First of all, I am a second year student at Queens University in Charlotte, North Carolina. I tell you this to let you know that I am only about two hours away from my hometown. I knew I wanted to get out of the small city I lived in, while still being close to home. Maybe your child wanted to go further. I am pretty sure I know students who are more than twelve hours away from home. I have met exchange students who are, obviously, thousands upon thousands of miles away from their home.
So to the parents who are leaving their kids at university, whether it be for the first time or the last, it is okay to be emotional about it. Of course, it is important to try not to overdo it. This is a really good step for your child. They are trying to expand their world...or just find a hundred parties to go to (I hope they want to expand their world and knowledge though, really.).
Just from watching my own parents over the past year and some months I think I have come to understand--at least a little bit--how emotional this can be for you all. You have spent the last 17 or 18 years of your life living with this child and raising them. You have been there every step of the way and now you are getting to a place where you will not be there every moment. That cannot be easy for you.

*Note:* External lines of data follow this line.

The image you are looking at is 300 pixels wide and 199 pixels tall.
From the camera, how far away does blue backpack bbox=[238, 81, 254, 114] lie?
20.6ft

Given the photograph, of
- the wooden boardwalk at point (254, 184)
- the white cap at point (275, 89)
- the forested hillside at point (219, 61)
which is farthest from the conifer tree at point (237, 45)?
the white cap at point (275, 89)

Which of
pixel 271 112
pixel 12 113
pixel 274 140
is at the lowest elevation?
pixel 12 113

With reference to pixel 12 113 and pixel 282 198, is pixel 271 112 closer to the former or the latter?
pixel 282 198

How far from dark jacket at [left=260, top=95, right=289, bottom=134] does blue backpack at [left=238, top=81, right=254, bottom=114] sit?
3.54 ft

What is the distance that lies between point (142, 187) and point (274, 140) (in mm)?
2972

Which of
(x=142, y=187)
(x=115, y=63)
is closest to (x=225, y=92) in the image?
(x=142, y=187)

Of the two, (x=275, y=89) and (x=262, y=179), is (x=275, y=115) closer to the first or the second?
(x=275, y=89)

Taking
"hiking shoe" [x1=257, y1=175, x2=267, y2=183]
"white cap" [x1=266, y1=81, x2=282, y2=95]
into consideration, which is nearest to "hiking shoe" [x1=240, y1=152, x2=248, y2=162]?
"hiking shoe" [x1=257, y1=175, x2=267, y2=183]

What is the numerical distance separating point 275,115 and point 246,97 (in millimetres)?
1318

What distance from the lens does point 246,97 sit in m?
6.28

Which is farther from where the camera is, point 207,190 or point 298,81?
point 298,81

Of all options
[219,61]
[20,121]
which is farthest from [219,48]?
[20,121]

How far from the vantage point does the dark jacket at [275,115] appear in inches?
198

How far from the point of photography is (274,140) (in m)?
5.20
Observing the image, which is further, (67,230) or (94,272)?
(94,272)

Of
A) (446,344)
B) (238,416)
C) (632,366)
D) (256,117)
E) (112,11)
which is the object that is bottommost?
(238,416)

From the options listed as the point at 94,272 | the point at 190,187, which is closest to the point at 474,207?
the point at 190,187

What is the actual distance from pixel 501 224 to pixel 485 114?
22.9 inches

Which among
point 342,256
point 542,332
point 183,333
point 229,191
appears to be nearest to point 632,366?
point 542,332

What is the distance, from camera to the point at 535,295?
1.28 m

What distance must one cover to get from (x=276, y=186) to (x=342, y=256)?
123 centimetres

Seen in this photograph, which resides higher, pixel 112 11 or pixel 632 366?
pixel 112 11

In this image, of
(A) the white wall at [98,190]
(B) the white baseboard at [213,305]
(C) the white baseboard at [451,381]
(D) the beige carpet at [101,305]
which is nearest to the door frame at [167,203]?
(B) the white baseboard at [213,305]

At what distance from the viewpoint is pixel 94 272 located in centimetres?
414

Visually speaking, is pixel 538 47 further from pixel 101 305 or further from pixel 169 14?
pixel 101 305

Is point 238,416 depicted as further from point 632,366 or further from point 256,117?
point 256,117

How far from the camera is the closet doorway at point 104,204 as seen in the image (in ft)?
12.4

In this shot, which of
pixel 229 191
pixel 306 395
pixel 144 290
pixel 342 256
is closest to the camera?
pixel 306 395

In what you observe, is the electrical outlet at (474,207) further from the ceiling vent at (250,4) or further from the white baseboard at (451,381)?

I can assure you though, once you see what your child is accomplishing it will all be OK. My mom and dad were both really sad about leaving me at Queens last year, and they still are this year. I do not think my dad can even come with me to move-in this year because of his work schedule, so it may be a little harder on him. My mom though, she has already done her fair share of crying and she probably is not done (haha.).
Last year I called my mom at least once a day (most of the time it was two or three times though. Rarely did it stay at one phone call). I would talk to my sister and my dad as well. I know that the relationship I have with my parents may not be the same relationship that you have with your child. Maybe you are not as close. Maybe they do not want to call you that often, or have you come up to visit very much--if at all. I know that may be rough on you, but it might actually be for the best. No matter how hard it may be for you to take a teeny step backwards, when is there going to be a better time?
When you drop your child off, or help them move in, there are going to be a million thoughts running through your head. I think you will be happy, but also sad. I think you will be excited for your child (especially if it is their dream school) and want to be involved as much as you can. That is so OK. There are going to be a lot of thoughts running through your child's head too, no matter how close they are to you. As much as I talked about wanting to get away from home I did find myself missing it a little bit. As excited as I was for school, I found myself being disappointed in the way things are going (which I talked about in my open letter to my sophomore year).
Your child may love college. They may get there and never want to leave, but there will come a time when they realize that they do miss you--even if it is just a little bit. Leaving your kids at university for the first time may be difficult, some may guarantee that it is difficult, but for your kid it is going to be worth it. This is their time to explore their interests, make new friends, become their own person, and shine as bright as they are meant to be.
And hey, if you really are feeling super down about it--talk to them. Tell them that you are going to miss them, that you are going to be worried, and that you want to talk to them on the phone every once and awhile. But make sure they get used to the school first. Then they may even come to you first.